Table 4 shows the experimental results for malware detection time based on the number of application samples that were collected from the Drebin dataset. It can be seen that the malware detection time increased for all three methods as the amount of input increased. Comparatively, the proposed BCMPB-RIDMPL technique detected the malware in a shorter period than the other methods. Considering 500 applications, the time taken to detect malware or benign applications through the use of the proposed BCMPB-RIDMPL technique was found to be 15   ms , compared with 18   ms and 20   ms for the hybrid CNN-LSTM or multi-kernel SVM systems, respectively. Similarly, ten results are observed for each method. Finally, an average of ten results indicates that the malware detection time is considerably minimized. Comparison of the average results that were observed for the ten input figures shows that the malware detection time through the use of the BCMPB-RIDMPL technique was considerably reduced by eight percentage points and 15 percentage points compared with the existing classifiers.
The shorter detection period shown by the BCMPB-RIDMPL technique, which is displayed graphically in Figure 9, is due to the application of the point biserial correlative feature matching technique to select the relevant features and to remove unnecessary features from high-dimensional space. This mapping process reduces the dimensionality of the datasets. Therefore, the classification is performed with a reduced number of features, which reduces the time taken to complete the malware detection process.

5.4. AUC Curve for BCMPB-RIDMPL Technique

The area under the curve (AUC) is a measurement of the performance of the results of the classification of true positives and false positives. A Receiver Operator Characteristic (ROC) curve or the Receiver Operating Characteristic curve refers to the graph indicating the performance of the BCMPB-RIDMPL technique. The AUC-ROC curve is used to solve the binary classification issue. The AUC curve plots two metrics, namely true positives and false positives. Area Under the Curve (AUC) is used to compute the ability of a classifier to distinguish between classes. It is used as a summary of the ROC curve. The ROC curve plot illustrates the relationship between true positives and false positives. The AUC-ROC curve provides a better performance of the model at distinguishing between the positive and negative rate in malware detection. The performance of AUC curve of BCMPB-RIDMPL technique and existing methods hybrid CNN-LSTM or multi-kernel SVM systems is illustrated in Table 5.
Performance measurement is an essential task in Machine Learning. AUC-ROC curve [1] is used to handle the output of multi-class classification issues. Figure 10 illustrates the performance of the proposed BCMPB-RIDMPL technique as measured by the AUC for the true-positive and false-positive rates of malware detection.

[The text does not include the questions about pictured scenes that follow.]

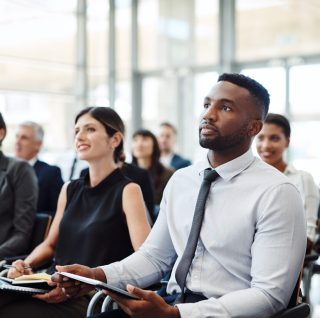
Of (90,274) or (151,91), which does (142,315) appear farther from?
(151,91)

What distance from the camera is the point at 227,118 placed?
190cm

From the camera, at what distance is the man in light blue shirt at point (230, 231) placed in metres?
1.75

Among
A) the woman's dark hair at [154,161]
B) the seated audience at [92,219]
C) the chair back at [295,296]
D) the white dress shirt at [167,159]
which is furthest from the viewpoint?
the white dress shirt at [167,159]

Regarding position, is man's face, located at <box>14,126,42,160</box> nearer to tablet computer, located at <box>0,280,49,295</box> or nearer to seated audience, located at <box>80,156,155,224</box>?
seated audience, located at <box>80,156,155,224</box>

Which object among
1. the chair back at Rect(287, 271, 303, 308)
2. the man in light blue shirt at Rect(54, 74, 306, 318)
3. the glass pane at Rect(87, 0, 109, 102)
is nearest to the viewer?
the man in light blue shirt at Rect(54, 74, 306, 318)

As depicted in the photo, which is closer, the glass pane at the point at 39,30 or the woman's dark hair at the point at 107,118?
the woman's dark hair at the point at 107,118

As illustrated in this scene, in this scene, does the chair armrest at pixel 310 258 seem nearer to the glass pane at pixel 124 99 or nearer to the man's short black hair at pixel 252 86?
the man's short black hair at pixel 252 86

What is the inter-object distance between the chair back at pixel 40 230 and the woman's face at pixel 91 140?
0.69 m

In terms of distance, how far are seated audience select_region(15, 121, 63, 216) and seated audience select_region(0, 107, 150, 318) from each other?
38.6 inches

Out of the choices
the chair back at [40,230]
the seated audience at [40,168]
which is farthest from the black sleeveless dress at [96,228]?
the seated audience at [40,168]

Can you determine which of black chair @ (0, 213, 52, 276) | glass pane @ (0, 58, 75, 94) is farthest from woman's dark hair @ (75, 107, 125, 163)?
glass pane @ (0, 58, 75, 94)

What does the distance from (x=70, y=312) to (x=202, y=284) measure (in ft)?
2.62

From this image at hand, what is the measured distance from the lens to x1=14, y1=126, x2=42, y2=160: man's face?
15.6 ft

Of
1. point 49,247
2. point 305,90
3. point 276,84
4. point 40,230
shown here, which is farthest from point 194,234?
point 276,84
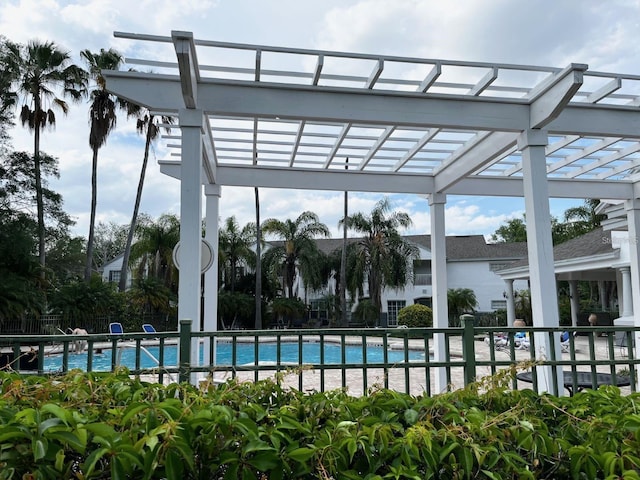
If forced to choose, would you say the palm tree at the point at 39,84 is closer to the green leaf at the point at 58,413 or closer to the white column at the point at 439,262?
the white column at the point at 439,262

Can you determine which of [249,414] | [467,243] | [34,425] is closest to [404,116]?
[249,414]

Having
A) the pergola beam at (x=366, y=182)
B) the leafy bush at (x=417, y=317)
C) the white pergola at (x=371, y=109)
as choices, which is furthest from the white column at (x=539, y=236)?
the leafy bush at (x=417, y=317)

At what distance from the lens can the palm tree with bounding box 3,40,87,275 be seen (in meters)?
18.8

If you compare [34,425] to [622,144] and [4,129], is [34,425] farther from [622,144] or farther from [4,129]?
[4,129]

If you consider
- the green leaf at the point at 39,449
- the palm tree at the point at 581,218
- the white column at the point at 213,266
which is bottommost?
the green leaf at the point at 39,449

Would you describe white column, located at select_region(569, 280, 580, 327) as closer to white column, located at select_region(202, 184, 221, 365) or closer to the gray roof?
the gray roof

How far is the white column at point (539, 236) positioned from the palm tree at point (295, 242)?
21.5 meters

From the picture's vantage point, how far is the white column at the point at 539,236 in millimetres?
5602

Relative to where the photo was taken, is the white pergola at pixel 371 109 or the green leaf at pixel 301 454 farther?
the white pergola at pixel 371 109

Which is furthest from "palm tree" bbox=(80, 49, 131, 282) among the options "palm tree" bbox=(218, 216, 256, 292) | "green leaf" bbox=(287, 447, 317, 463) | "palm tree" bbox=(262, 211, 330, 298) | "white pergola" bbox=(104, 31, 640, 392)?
"green leaf" bbox=(287, 447, 317, 463)

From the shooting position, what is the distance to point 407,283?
27891 mm

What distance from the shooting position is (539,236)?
5.75 meters

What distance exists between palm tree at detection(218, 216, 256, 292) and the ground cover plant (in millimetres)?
25687

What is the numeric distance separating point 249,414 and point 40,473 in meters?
0.59
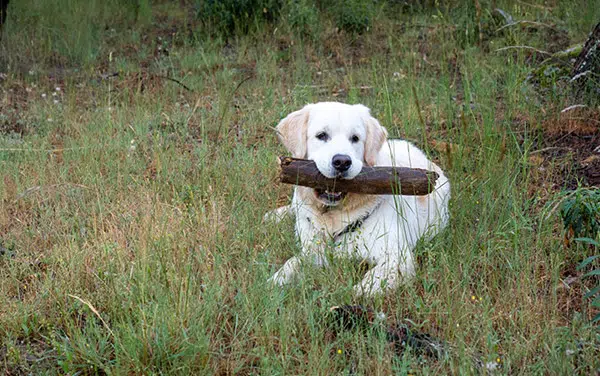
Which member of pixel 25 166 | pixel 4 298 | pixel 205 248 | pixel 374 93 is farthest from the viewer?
pixel 374 93

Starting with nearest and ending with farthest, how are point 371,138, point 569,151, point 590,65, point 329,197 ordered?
1. point 329,197
2. point 371,138
3. point 569,151
4. point 590,65

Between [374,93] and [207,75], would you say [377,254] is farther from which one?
[207,75]

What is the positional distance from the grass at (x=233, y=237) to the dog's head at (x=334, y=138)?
20 centimetres

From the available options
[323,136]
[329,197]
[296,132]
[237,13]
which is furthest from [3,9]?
[329,197]

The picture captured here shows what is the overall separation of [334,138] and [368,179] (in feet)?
1.01

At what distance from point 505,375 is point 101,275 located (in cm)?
178

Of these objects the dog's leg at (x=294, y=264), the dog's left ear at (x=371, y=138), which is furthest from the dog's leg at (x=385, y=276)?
the dog's left ear at (x=371, y=138)

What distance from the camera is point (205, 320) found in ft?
8.50

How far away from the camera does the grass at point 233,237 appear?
247 cm

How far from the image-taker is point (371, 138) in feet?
11.6

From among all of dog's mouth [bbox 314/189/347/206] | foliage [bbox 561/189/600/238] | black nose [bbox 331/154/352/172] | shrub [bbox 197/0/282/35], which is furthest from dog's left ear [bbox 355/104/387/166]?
shrub [bbox 197/0/282/35]

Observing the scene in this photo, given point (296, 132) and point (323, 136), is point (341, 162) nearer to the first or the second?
point (323, 136)

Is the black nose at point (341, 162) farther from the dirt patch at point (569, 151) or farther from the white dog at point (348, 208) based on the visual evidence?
the dirt patch at point (569, 151)

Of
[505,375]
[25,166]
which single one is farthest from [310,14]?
[505,375]
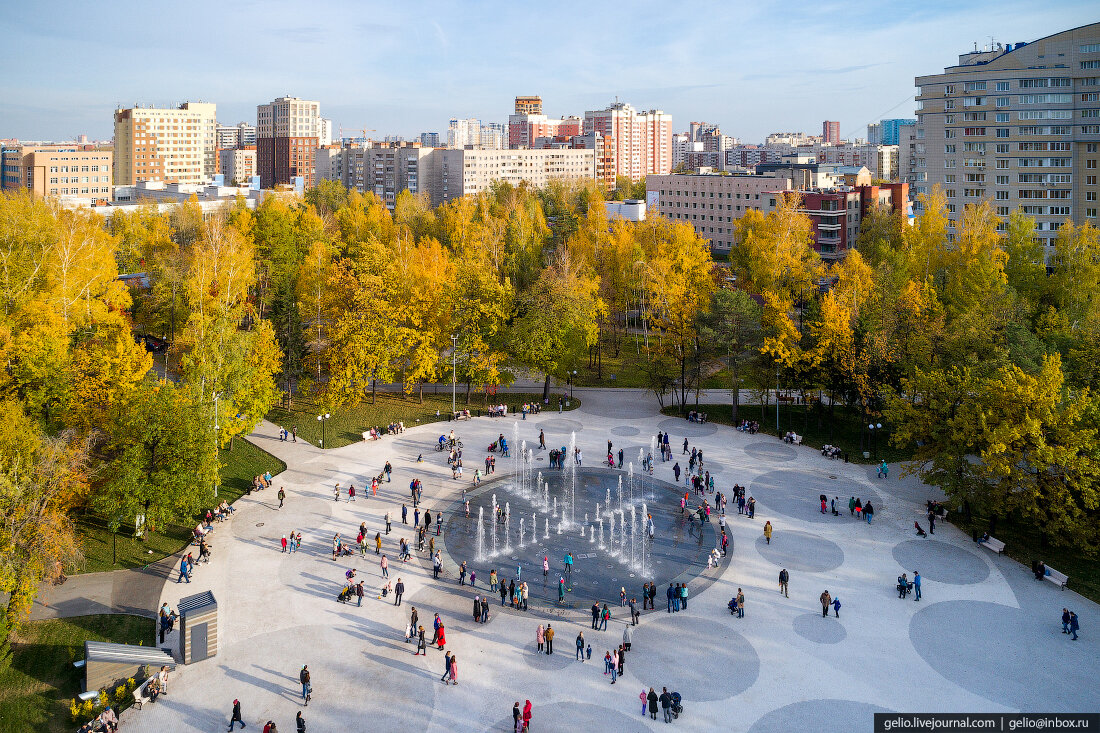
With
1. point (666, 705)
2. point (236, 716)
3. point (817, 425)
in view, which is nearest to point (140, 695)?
point (236, 716)

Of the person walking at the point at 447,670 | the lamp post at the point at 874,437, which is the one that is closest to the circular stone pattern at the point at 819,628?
the person walking at the point at 447,670

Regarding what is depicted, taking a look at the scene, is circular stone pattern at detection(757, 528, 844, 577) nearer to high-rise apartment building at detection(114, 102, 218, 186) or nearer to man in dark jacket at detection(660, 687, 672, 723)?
man in dark jacket at detection(660, 687, 672, 723)

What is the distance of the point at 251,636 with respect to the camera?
29844mm

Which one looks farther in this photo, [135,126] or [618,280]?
[135,126]

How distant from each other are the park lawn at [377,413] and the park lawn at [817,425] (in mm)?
10351

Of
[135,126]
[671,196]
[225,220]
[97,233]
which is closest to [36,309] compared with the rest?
[97,233]

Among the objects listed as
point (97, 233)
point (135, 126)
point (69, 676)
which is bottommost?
point (69, 676)

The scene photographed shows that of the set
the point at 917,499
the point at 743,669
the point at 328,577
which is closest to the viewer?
the point at 743,669

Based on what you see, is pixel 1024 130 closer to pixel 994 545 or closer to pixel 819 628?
pixel 994 545

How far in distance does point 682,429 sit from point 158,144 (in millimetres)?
175036

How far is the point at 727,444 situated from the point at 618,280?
30.9 m

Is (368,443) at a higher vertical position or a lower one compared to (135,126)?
lower

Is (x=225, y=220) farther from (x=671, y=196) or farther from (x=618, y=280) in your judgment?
(x=671, y=196)

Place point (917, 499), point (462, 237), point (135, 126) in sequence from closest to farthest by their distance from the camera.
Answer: point (917, 499), point (462, 237), point (135, 126)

The graph was drawn up for all input results from 500 to 5000. From the results, the AUC-ROC with better TPR was observed using BCMPB-RIDMPL technique upon comparison with existing methods. The reason behind the improvement was due to the application of the Ruzicka similarity index-based deep learning concept.

6. Conclusions

The open and widespread environment of the IoMT, which offers high-end digital advantages and involves human lives, creates huge challenges to protect the data from evolving cyber threats, attacks, and vulnerabilities. To address this challenge, we have proposed a highly scalable and efficient malware detection technique. The BCMPB-RIDMPL method initially selects the number of features to reduce the complexity of malware detection. After this feature selection, a hash value is generated through the use of the Miyaguchi–Preneel compression function, and the results are stored in the blockchain. Finally, the Ruzicka similarity index is applied for efficient and timely detection of sophisticated IoMT malware with higher accuracy than is shown by techniques currently in use. A comprehensive experimental estimation of the method has been carried out with consideration of different performance factors such as malware detection accuracy, false-positive rates, and malware detection time. The analysis shows that the proposed BCMPB-RIDMPL technique outperforms the existing classifiers, with higher malware detection accuracy by eight percentage points and the Matthews correlation coefficient by twenty three percentage points, and a shorter detection time by twelve percentage points.

Funding

This research received no external funding.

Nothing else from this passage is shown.